La letanía de animales que poblaron mi infancia y parte de mi juventud podría extenderse a las vacas, ovejas, gallinas, yeguas, pollos, conejos, cerdos, más vacas, estas de leche, palomas y, claro está, más gatos. Ratones. Por los que concierne a los domésticos.

La relación amor odio se puede explicar muy bien con un ejemplo de las vacas. Entre las tareas menores que nos asignaban a los muchachos las tardes de verano era conducir y apacentar la modesta vacada familiar. Tarea para la que con frecuencia nos juntábamos los niños de varias familias en edad escolar. Una faena fácil, una vez salvados los cultivos de la cañada, las vacas, abrasadas por el calor, buscaban la frescura de los prados y las sotas que crecían al lado del arroyo. Bucólico y, nunca mejor dicho, pastoril.

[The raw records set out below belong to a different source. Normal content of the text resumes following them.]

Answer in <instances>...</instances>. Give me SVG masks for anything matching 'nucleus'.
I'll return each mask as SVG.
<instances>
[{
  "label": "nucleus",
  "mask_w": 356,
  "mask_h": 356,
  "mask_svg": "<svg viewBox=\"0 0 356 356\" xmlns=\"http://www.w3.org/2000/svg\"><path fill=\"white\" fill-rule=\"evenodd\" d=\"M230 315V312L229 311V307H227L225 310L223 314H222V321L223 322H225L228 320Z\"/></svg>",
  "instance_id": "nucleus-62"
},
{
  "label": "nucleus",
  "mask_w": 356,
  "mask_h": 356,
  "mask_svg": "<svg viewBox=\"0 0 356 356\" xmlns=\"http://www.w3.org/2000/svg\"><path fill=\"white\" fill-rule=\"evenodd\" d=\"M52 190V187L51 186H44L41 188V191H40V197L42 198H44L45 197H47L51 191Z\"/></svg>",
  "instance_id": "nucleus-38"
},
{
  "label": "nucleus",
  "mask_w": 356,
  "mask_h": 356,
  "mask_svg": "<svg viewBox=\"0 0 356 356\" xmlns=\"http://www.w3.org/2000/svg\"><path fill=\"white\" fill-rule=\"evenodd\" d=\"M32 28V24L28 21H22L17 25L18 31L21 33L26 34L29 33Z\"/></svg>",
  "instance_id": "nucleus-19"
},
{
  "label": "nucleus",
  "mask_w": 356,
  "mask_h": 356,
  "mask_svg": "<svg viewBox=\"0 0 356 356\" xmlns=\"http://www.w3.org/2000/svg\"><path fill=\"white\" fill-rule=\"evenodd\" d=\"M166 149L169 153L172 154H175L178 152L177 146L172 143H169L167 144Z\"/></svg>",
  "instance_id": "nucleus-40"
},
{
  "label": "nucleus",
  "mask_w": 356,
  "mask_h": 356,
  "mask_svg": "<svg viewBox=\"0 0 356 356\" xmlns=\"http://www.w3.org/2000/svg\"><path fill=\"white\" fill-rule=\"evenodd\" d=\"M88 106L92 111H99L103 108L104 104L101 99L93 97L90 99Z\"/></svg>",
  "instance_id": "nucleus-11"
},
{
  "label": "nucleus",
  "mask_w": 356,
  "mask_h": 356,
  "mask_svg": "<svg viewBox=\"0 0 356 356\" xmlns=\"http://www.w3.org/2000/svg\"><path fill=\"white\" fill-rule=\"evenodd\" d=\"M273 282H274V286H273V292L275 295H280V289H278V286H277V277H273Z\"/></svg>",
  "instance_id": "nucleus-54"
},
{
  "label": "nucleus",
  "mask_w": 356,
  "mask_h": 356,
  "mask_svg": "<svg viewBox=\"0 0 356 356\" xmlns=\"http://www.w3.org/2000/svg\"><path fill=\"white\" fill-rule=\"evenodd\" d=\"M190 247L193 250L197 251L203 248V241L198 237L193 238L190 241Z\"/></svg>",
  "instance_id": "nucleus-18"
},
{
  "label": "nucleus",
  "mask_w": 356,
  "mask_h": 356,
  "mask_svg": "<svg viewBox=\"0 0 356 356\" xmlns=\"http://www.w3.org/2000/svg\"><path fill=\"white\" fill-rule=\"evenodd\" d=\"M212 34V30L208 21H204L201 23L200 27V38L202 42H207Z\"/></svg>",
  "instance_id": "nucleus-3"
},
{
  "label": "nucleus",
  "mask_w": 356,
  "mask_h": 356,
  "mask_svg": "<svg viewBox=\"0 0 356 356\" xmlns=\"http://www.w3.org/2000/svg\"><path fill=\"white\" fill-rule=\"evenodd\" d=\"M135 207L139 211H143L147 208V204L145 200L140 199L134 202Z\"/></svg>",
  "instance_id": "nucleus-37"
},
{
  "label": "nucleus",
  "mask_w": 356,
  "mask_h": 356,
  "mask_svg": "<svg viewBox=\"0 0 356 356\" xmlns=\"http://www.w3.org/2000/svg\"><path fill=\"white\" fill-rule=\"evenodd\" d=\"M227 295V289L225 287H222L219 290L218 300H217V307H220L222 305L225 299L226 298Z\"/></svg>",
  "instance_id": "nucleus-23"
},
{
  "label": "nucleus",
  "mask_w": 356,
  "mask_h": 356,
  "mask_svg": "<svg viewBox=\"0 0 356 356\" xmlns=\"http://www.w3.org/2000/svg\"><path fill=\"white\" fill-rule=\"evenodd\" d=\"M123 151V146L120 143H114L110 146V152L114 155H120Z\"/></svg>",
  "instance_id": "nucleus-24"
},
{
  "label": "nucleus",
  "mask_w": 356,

Hasta que un tábano, o un enjambre de ellos, les picaba en el lomo y salían disparadas en todas las direcciones. El caos. Corriendo detrás de ellas para amansarlas, otras regresando espantadas al pueblo, el enfado de los progenitores (“para una cosa que tenéis que hacer, la hacéis mal”). Así que, al día siguiente, con el castigo a cuestas de no cenar por no haber cumplido como era debido con nuestra misión infantil de boyeros, nos volvíamos agresivos con los pacíficos animales y en cuanto hacían el menor movimiento de salirse de la vera del camino, la vara tiesa estaba ligera y suelta para sacudirla en el lomo.

No, no voy a entrar en detalles de cómo en primavera, acaso aburridos de travesuras en las fronteras internas del pueblo, íbamos al monte, buscando entre los robledales espesos los huevos de paloma torcaz, azor, pájaro carpintero o lo que se terciase con objetivos meramente culinarios. Recoger cuantos éramos capaces para después hacernos una tortilla. Delito de lesa majestad, y con razón, hoy en día.

Así que, en estos días de encierro, antes nunca, con las prisas, me había fijado tanto, tenemos por el patio al menos media docena de gatos. Si no me equivoco, algunos se parecen sospechosamente, han creado una gatería más bien endogámica. Deben de andar por la tercera o cuarta generación. A mí, personalmente, mientras no entren en la vivienda, no me molestan demasiado, a veces hasta me resultan graciosos cuando trepan por el tronco del almendro.

Pero no puedo evitar ese doble rasero que siempre he tenido hacia los animales. Por mí, si quieren estar por ahí, libres, me parece bien. Hace poco escuché un comentario de que cuando los animales domésticos tengan obligaciones, no solo derechos, entonces el mundo será más justo. Quizá sea una afirmación algo exagerada. Mi hijo se ha pasado media tarde acariciando al único que es más sumiso. Quizá esto también sea una forma de hacer justicia, los hijos compensan las culpas de los padres, por aquellos que yo arrojé a la corriente.

En todo caso, de una cosa estoy seguro. No seré yo el que vaya a comprarles croquetas a Mercadona. Mientras tanto, espero que todos mis delitos infantiles hayan prescrito.